Yule Island (2023, tr: David Warriner, 2023), is Johana Gustawsson’s first novel set wholly in Sweden since relocating there from her native France. Taking on Nordic mythology to furnish its underlying mystery, it’s a crime thriller with a dark streak. It’s the sort of book that thrives on being fast-paced and the choice of first-person present tense adds an immediacy to its situations, even if it leaves less time to wallow in the characters’ minds.
Emma is an antique expert sent to appraise the value of the Gussman family home on the island of Storholmen and, after an accident with a hairbrush, discovers a note that suggests someone may be in distress. But the book also follows the fortunes of Viktoria, a housmaid working at the island home, and Karl, the detective assigned to a murder case that appears to have ritual undertones, nine years after a similar killing. All three are spun into a Viking braid that tightens as the story develops.
As plots go, it’s forgivably slow in getting going as its puts its pieces in place, but by the end, Gustawsson is turning out twists that mostly catch you unawares but, when you think back, make sense as they’ve been lightly suggested along the way. Although one narrator withholds using a name until a major twist and is only too happy to use it after that, which feels a bit cheeky.

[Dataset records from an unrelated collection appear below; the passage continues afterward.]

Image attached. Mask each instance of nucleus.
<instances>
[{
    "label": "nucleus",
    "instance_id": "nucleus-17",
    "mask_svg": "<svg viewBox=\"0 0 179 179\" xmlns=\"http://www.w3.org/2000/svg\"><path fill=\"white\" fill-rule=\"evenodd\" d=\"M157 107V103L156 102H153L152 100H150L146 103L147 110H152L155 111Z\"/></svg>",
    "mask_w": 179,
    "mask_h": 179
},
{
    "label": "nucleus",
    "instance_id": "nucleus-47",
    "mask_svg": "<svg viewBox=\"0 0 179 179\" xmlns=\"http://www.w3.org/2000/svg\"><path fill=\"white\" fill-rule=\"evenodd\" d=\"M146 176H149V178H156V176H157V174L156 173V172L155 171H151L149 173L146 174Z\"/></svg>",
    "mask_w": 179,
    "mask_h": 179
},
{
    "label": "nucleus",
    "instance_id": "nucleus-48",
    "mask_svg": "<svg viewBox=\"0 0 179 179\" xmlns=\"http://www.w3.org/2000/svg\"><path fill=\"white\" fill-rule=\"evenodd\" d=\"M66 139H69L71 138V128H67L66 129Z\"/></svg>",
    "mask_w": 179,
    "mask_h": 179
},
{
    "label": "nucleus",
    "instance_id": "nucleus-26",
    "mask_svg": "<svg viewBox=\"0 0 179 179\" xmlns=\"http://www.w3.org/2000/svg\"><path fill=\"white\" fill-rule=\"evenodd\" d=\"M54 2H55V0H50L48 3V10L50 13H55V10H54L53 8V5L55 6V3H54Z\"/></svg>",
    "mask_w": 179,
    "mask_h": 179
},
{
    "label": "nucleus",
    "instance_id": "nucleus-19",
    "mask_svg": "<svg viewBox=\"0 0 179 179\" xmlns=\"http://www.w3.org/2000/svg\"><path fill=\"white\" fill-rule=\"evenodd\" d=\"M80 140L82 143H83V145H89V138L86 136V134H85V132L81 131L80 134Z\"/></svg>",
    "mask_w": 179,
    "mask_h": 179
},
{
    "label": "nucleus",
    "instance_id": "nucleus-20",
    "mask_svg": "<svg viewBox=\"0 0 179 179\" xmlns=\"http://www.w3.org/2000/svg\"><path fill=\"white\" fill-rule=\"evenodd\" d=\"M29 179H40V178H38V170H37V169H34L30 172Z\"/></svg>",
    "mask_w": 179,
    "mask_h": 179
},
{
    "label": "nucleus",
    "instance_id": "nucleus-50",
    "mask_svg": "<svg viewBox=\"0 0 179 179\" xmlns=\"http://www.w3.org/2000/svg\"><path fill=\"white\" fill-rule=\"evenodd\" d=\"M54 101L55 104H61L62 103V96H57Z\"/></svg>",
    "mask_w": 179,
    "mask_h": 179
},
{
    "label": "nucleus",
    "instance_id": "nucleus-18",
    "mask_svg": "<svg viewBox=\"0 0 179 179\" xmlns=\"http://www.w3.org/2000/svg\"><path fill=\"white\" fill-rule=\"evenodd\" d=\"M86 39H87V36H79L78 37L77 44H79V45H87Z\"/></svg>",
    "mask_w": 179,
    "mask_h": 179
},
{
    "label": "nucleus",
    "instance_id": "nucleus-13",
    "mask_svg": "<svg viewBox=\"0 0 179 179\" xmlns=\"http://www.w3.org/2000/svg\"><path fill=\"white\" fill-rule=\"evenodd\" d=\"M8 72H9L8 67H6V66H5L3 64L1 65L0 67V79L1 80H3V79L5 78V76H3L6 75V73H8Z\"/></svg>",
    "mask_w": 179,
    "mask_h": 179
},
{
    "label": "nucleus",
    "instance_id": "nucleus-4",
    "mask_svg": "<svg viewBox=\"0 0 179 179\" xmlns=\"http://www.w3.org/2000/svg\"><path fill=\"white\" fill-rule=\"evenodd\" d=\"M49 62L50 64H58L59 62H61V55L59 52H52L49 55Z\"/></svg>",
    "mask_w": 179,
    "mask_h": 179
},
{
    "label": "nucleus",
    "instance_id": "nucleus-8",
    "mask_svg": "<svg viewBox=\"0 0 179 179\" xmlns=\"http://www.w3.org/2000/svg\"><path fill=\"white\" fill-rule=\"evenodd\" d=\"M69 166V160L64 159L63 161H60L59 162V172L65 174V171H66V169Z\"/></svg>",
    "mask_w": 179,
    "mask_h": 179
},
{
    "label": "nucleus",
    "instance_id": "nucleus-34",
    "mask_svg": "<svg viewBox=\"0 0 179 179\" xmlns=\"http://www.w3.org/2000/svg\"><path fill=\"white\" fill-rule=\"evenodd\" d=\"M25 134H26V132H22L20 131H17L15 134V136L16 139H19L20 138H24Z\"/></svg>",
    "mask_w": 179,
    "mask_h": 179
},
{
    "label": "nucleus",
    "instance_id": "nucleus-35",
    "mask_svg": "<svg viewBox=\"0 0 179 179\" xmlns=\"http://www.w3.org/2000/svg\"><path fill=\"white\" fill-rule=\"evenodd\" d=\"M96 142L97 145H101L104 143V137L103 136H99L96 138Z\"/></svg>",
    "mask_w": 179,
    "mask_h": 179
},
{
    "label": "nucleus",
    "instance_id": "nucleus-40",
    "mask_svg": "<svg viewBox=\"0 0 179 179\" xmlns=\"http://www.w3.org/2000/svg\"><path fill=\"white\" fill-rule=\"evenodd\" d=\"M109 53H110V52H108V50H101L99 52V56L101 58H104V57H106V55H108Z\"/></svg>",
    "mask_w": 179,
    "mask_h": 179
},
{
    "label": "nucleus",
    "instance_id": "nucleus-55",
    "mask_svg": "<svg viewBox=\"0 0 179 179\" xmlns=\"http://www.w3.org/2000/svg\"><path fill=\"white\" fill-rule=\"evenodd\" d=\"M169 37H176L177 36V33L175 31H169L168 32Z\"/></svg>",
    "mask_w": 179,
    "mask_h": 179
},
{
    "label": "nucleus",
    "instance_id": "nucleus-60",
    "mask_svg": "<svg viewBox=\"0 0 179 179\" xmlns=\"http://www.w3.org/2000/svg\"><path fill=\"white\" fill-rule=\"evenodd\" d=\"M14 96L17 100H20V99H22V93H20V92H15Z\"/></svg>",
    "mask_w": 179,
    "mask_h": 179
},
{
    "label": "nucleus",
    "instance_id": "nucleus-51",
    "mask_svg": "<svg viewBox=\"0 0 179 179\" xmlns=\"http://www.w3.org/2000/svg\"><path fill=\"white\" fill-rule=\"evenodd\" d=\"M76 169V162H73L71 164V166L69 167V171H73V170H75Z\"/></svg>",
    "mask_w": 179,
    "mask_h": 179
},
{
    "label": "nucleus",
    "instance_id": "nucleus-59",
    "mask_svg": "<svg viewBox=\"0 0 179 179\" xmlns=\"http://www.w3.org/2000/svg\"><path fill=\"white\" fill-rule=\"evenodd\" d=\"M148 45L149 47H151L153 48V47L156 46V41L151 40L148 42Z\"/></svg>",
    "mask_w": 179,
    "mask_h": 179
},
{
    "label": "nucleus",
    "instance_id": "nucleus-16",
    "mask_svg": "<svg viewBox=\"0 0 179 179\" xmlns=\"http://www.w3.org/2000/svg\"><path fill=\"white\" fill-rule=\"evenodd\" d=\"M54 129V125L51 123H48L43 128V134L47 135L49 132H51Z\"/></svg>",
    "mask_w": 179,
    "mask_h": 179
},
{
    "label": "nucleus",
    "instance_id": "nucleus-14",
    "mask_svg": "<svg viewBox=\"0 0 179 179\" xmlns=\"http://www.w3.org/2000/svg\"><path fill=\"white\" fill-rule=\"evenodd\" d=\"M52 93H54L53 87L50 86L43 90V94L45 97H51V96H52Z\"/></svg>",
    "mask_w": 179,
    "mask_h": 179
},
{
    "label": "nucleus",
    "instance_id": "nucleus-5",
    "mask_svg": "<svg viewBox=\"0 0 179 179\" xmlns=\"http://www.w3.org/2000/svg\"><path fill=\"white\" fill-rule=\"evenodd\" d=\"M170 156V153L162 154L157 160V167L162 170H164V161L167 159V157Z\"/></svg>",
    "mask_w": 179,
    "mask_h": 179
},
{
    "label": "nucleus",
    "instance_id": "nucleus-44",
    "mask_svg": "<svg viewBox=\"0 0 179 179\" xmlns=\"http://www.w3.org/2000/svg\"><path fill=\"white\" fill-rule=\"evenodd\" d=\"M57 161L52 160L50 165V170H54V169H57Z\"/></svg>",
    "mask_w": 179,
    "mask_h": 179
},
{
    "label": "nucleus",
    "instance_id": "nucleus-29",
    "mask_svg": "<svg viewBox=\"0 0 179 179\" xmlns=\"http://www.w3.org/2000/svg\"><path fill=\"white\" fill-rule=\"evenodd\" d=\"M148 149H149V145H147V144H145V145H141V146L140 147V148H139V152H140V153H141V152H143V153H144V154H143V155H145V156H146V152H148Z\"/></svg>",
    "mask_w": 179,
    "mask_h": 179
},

However, I did find the book was not without its problems. Maybe it’s the Swedish midwinter chill that means Yule Island does not wear its research lightly. There are times when things just slip into Wikipedia mode:
Bjorn pulls a tin of snus from his pocket, takes out a tiny pouch of tobacco and tucks it under his lip. Chewing snus is second only to golf as a national pastime, and it’s the reason why only five percent of Swedes are regular smokers. We love our sacrosanct chewing tobacco so much that we only agreed to join the European Union if we could keep it. It’s banned from sale in all the other member countries.
When one character is expounding on secret passages, in another longueur, someone else suggests that it “sounds like something out of The Da Vinci Code”. It does. Both the mystery and the data dumps. At least the Norse folklore is delivered through some back-and-forth dialogue even if it’s real audience seems clear.
As a French writer, writing a book set in Sweden, it’s expected that the intended French readership may not be hot on Scandinavian geography, but it’s clearly an issue of narrative when two Swedish characters are conversing about something domestic and always pitching it as if to an outsider (“Kristanstad. That’s in the county of Scania, near the Danish border.”) or “Swedish prime minister”.
Overall, it’s an effective exercise in plotting and misdirection, and with a varied cast to keep it interesting. I’m sure it’ll be an enjoyable read for those who all but inhale crime thrillers with a Nordic flavour or gothic touch. But the narrative choice never gelled with me here, and that it goes too heavy on making its characters mouthpieces for unnecessary trivia also, ahem, runed it for me.